Bahis oyunlarıyla ilgili metni hiçbir kelimesini değiştirmeden baştan sona çıkarın.

____ Seçilen metin

Buradasınız
Bahis Oyunu Aslında Kimin Oyunu?
Fabrikalarda, işyerlerinde şans ve bahis oyunları oynayarak “kolay yoldan para kazanma” hayaline kapılan işçilerin sayısı giderek artıyor. “Bahis oyunlarıyla çok para kazananların” hikâyeleri kulaktan kulağa yayılsa da etrafımızda böyle işçileri değil, bahis oyunları nedeniyle borç batağına girmiş, durumu daha da kötüleşmiş işçileri görüyoruz. Bu tuzağa düşüp de elindeki üç kuruştan olan, arabasını ya da evini satan, kredi çeken hatta eşiyle arası bozulup boşanma aşamasına gelen arkadaşlarımız var. Peki, bahis oyunlarının işçileri bataklığa sürüklediği örnekleriyle ortada olmasına rağmen nasıl oluyor da bu tuzağa düşenlerin sayısı her geçen gün artıyor?

________
____ Veri kayıtları

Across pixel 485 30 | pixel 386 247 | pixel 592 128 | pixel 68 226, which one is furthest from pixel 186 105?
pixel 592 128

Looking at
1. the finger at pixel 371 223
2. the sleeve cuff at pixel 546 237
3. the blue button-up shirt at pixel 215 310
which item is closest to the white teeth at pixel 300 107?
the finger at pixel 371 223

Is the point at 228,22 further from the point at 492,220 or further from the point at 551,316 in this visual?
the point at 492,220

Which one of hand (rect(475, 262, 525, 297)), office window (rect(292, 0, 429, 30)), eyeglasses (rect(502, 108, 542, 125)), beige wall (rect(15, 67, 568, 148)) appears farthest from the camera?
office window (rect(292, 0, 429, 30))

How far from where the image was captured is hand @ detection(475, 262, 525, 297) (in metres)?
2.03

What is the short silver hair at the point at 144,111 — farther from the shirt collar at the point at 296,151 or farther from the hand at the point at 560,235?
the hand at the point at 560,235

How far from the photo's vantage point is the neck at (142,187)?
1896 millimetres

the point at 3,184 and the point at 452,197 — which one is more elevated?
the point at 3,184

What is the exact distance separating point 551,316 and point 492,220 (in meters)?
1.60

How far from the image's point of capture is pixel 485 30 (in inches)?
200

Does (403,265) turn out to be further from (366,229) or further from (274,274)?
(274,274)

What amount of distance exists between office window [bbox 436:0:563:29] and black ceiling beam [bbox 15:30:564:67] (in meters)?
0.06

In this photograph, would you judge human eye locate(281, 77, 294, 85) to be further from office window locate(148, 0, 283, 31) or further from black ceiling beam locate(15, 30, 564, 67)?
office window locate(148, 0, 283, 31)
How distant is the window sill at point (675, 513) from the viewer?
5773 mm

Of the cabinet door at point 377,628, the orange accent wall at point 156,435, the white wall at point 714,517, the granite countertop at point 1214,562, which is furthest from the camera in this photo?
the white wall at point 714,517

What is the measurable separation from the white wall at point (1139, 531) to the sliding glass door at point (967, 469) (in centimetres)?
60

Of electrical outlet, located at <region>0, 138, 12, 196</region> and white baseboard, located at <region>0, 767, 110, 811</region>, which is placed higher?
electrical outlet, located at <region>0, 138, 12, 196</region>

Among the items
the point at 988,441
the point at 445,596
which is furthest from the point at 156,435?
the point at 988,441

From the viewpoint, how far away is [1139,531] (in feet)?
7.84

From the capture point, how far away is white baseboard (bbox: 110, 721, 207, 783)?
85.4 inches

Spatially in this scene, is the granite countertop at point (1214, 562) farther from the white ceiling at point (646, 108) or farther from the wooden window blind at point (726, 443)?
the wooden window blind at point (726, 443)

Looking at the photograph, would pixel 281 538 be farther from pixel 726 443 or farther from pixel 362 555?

________

** Problemin çözümü **
Buradasınız
Bahis Oyunu Aslında Kimin Oyunu?
Fabrikalarda, işyerlerinde şans ve bahis oyunları oynayarak “kolay yoldan para kazanma” hayaline kapılan işçilerin sayısı giderek artıyor. “Bahis oyunlarıyla çok para kazananların” hikâyeleri kulaktan kulağa yayılsa da etrafımızda böyle işçileri değil, bahis oyunları nedeniyle borç batağına girmiş, durumu daha da kötüleşmiş işçileri görüyoruz. Bu tuzağa düşüp de elindeki üç kuruştan olan, arabasını ya da evini satan, kredi çeken hatta eşiyle arası bozulup boşanma aşamasına gelen arkadaşlarımız var. Peki, bahis oyunlarının işçileri bataklığa sürüklediği örnekleriyle ortada olmasına rağmen nasıl oluyor da bu tuzağa düşenlerin sayısı her geçen gün artıyor?